Глядя на собравшихся, я видела, как хмурые лица светлели. Люди начинали улыбаться и кивать. Многим хотелось любить королеву, хотелось порядка и определенности и не хотелось очередных потрясений и перемен. Многим импонировало, что королева умеет управлять своим желаниями и даже готова ими поступиться ради блага народа. Королева клятвенно обещала собравшимся: если они сохранят верность ей, она останется верна им. Потом Мария улыбнулась залу, будто все это было игрой. Я помнила эту улыбку и эти интонации. Точно так же она вела себя во Фрамлингхэме, говоря, что отстаивает свое законное право на трон и готова отстаивать его силой оружия. Ситуация повторялась. Противники Марии вновь собрали армию. Они не хотели возвращения католических порядков, и принцесса Елизавета казалась им лучшим выбором, чем ее набожная сестра. Похоже, что и другие страны были на стороне Елизаветы, а иностранные союзники Марии как-то незаметно исчезли. Но королева тряхнула головой, и бриллианты на ее короне выстрелили в зал лучиками света. Она улыбалась так, будто в этой разношерстной толпе лондонцев каждый ее обожал. И случилось чудо: королева покорила их своим обаянием.

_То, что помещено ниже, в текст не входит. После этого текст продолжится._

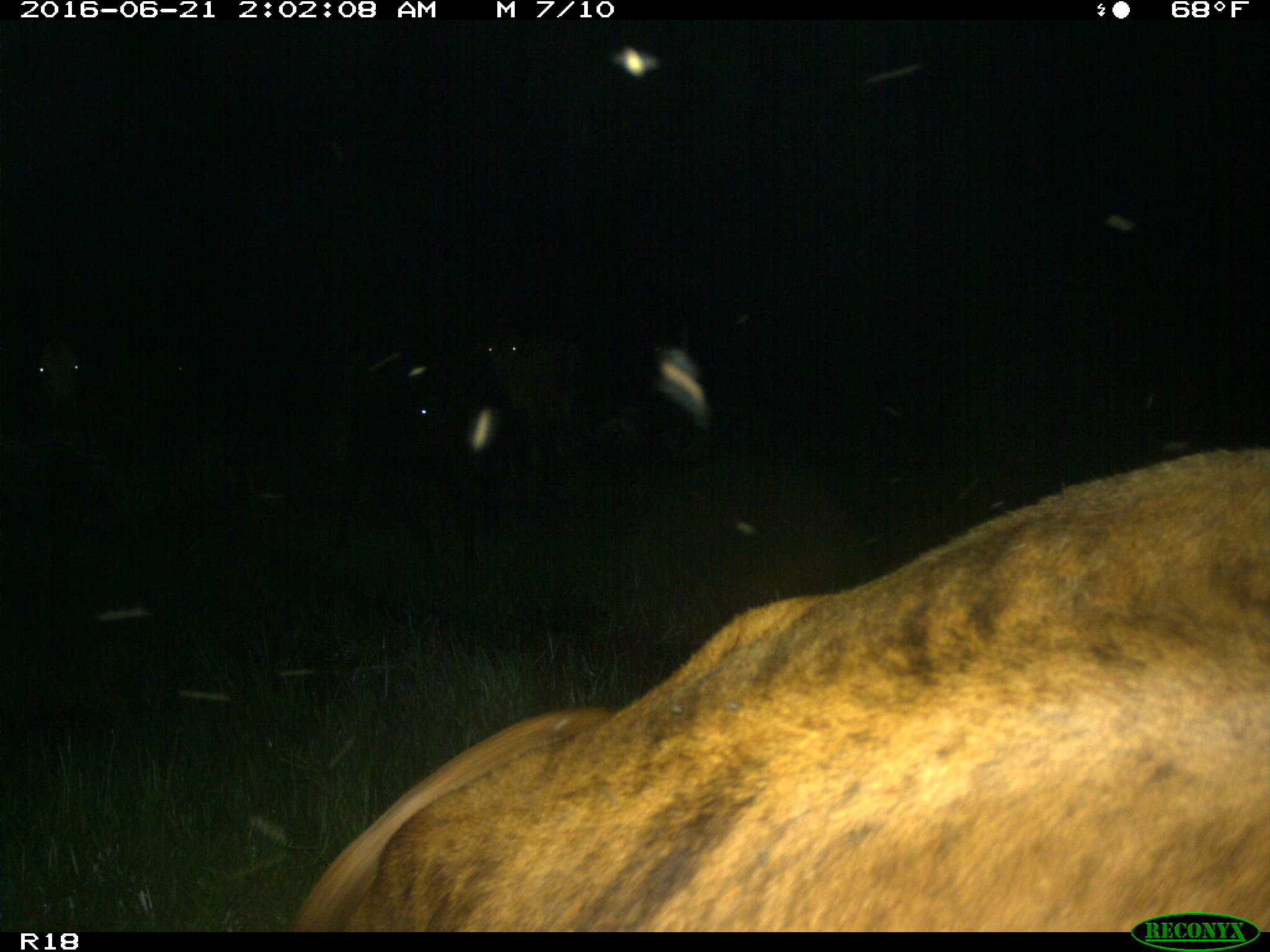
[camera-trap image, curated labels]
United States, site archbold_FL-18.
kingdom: Animalia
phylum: Chordata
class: Mammalia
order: Artiodactyla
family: Bovidae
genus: Bos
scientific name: Bos taurus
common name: domestic cow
Bos taurus (domestic cow).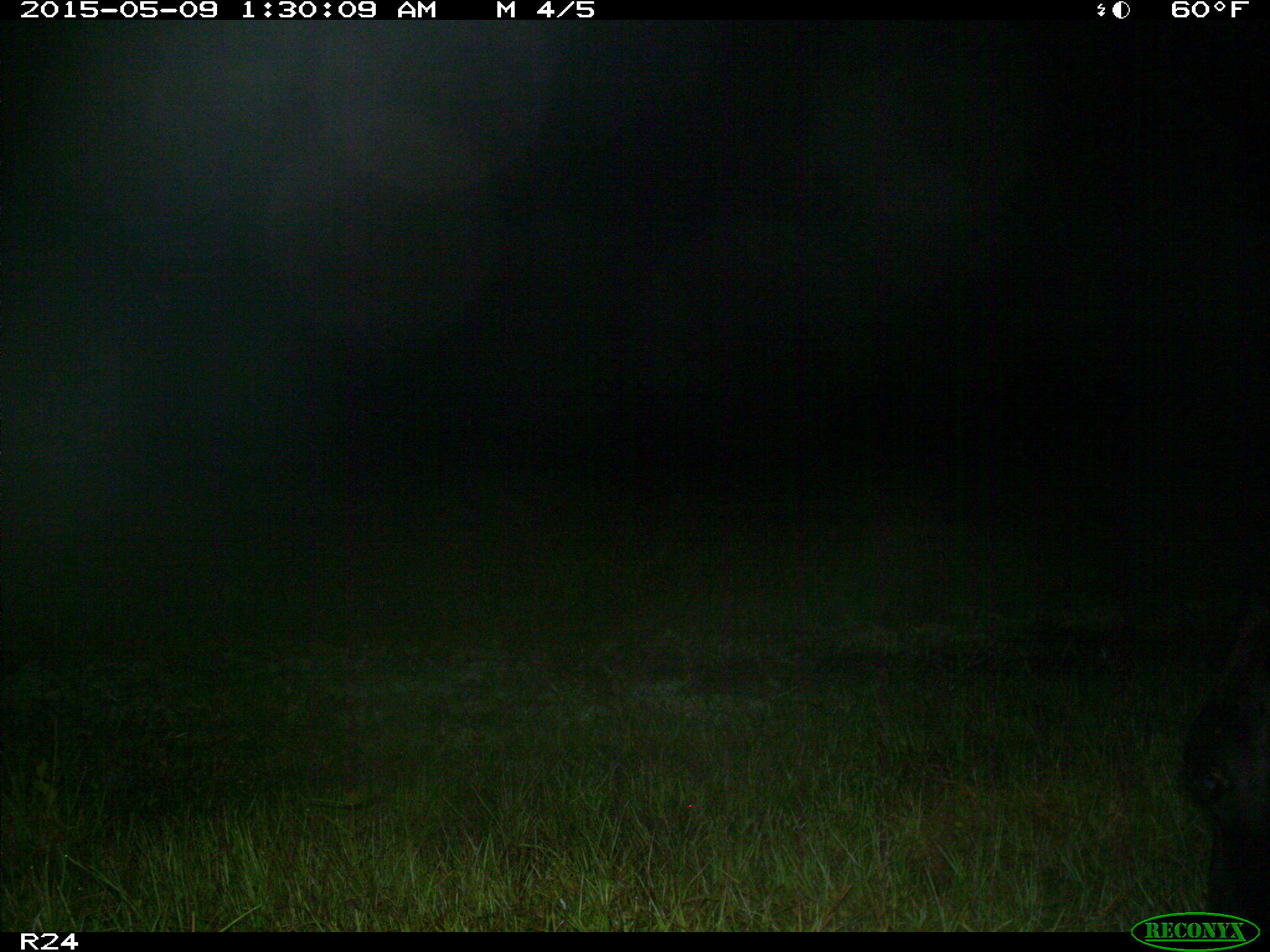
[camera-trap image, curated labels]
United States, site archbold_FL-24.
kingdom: Animalia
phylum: Chordata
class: Mammalia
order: Artiodactyla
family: Bovidae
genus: Bos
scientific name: Bos taurus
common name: domestic cow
Bos taurus (domestic cow).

— А теперь, мои дорогие подданные, соберитесь с духом и выступите против мятежников. Не бойтесь их. Уверяю вас: я их совершенно не боюсь!

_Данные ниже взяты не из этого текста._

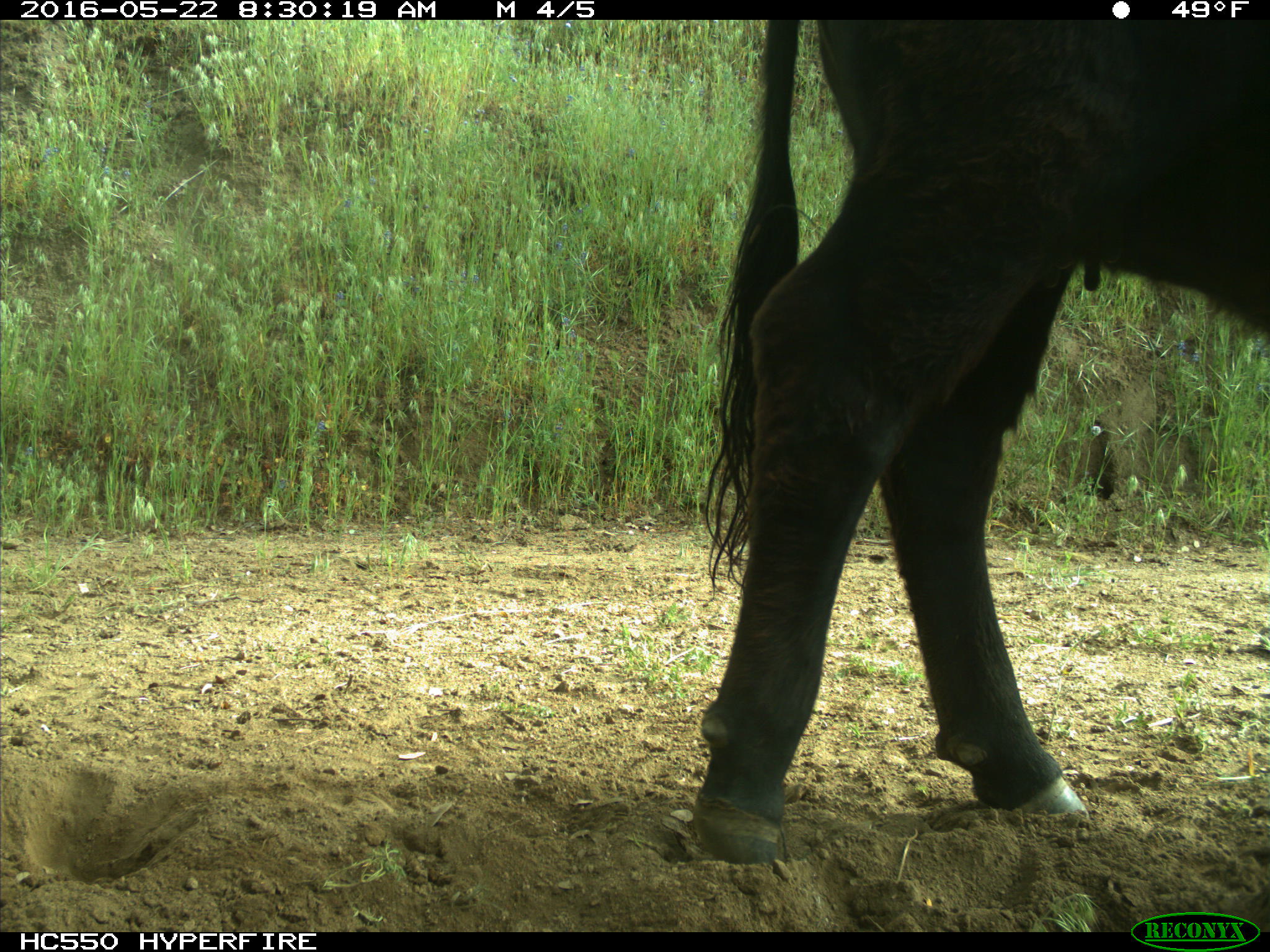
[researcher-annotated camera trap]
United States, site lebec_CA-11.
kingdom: Animalia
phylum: Chordata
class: Mammalia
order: Artiodactyla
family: Bovidae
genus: Bos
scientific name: Bos taurus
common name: domestic cow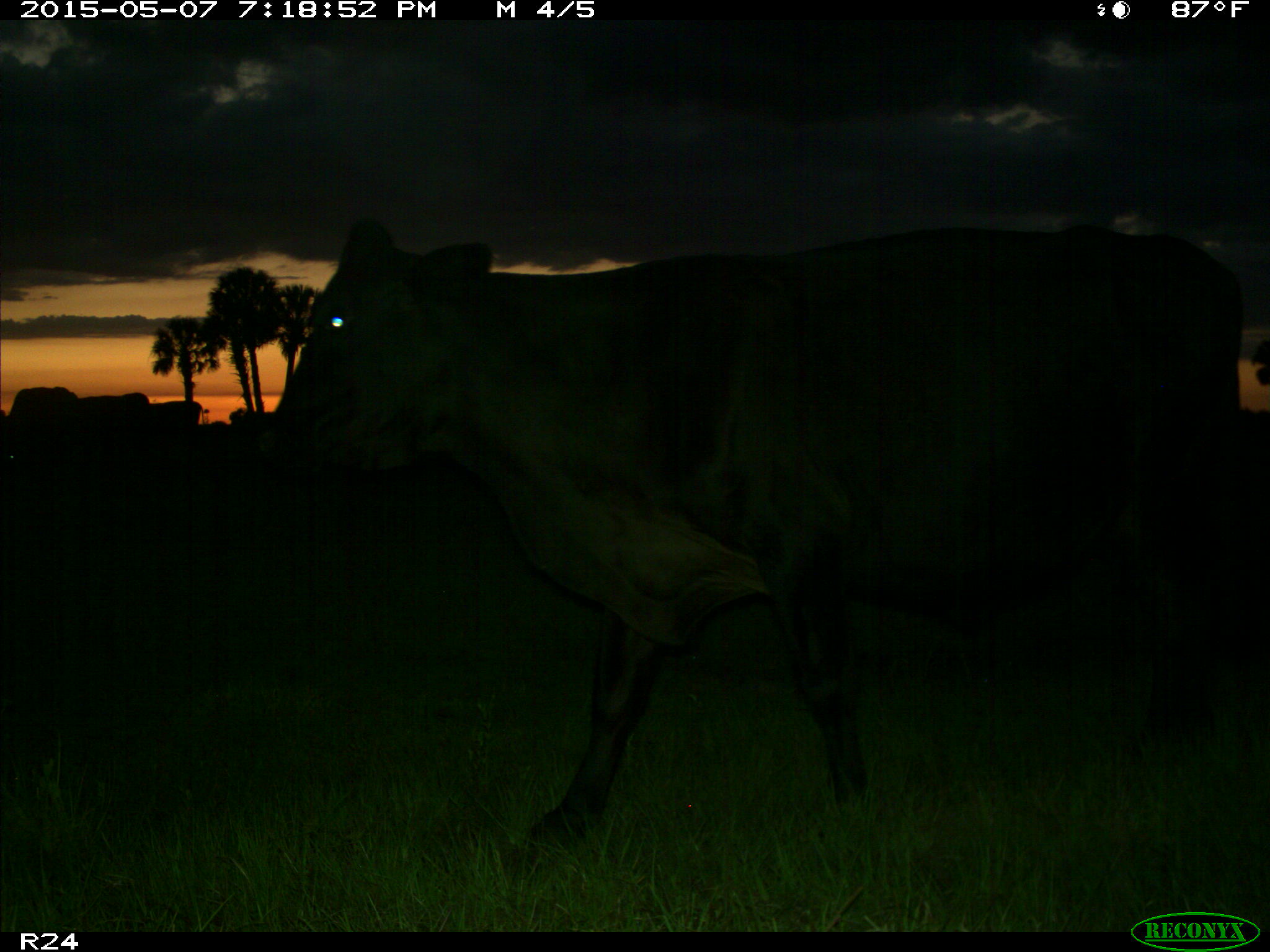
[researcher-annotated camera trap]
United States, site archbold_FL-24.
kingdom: Animalia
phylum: Chordata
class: Mammalia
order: Artiodactyla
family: Bovidae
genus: Bos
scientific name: Bos taurus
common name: domestic cow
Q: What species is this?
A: Bos taurus (domestic cow).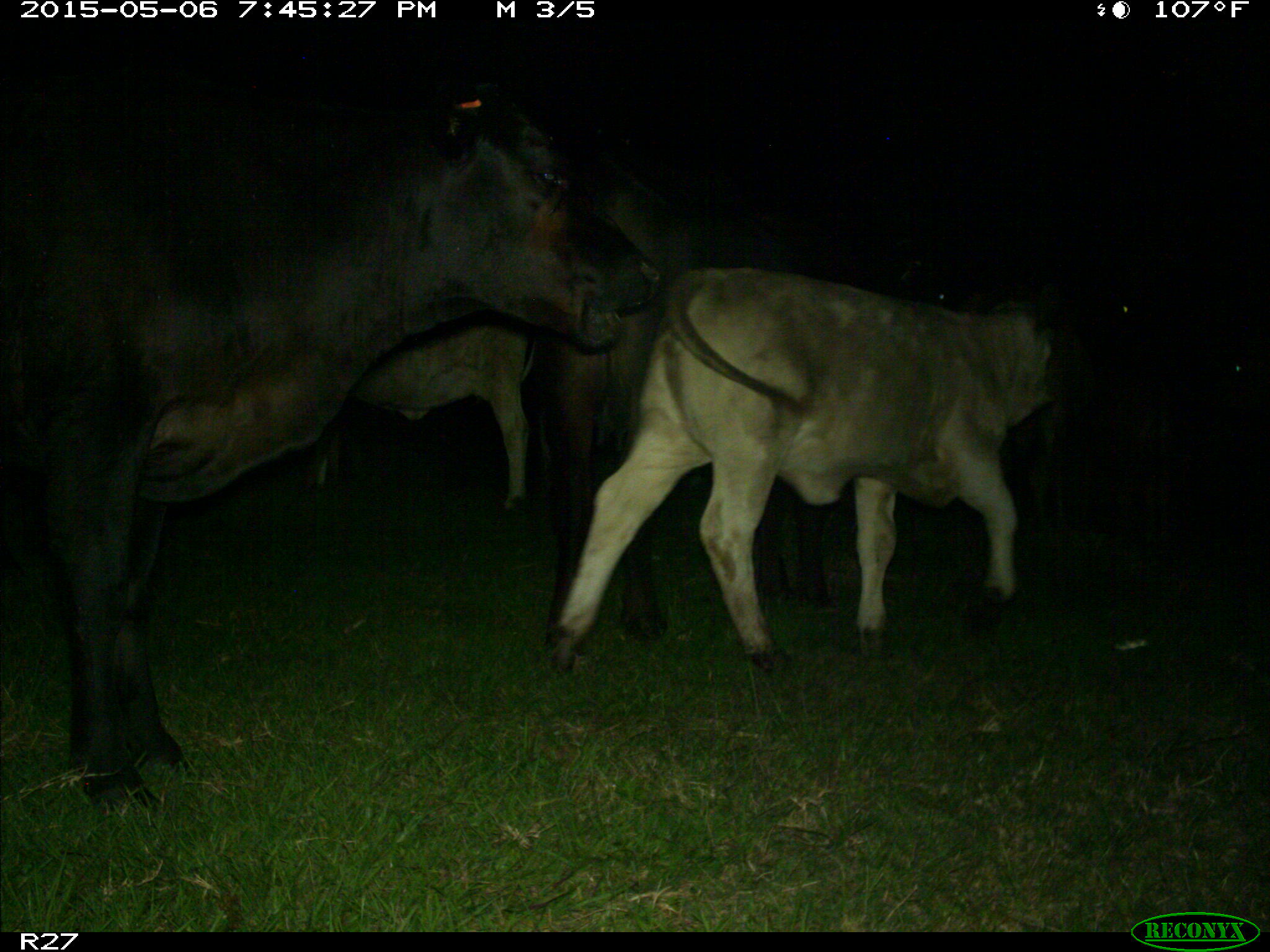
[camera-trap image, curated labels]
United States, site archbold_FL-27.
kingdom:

Она была великолепна. Наверное, Мария принадлежала к тем женщинам, чье удивительное обаяние раскрывалось лишь в минуты опасности. Собравшиеся подбрасывали шапки в воздух. Ее приветствовали, как Деву Марию. Слова королевы передавали тем, кто не сумел пробиться в зал ратуши. Ее речь разнеслась по всему городу. Королева — их мать; она любит их, как родных детей. И пока они платят ей ответной любовью, она не пойдет им наперекор.

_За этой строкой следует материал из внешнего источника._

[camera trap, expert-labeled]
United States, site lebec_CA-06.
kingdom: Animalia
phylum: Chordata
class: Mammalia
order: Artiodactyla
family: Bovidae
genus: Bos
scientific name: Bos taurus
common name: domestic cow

Лондон, в полном смысле слова, обезумел, торопясь поддержать Марию. Сразу же нашлись добровольцы, готовые выступить против мятежников. Женщины рвали простыни и даже свое нижнее белье на бинты для возможных раненых, пекли хлеб и собирали другой провиант для ополченцев. Между тем счет сторонников Марии шел уже на тысячи. И королева снова одержала победу. Через несколько дней армию Уайетта окружили и разбили, но это было уже следствием. Настоящую победу королева одержала тогда, в ратуше, где ее оружием была высоко поднятая голова и искренние слова о любви.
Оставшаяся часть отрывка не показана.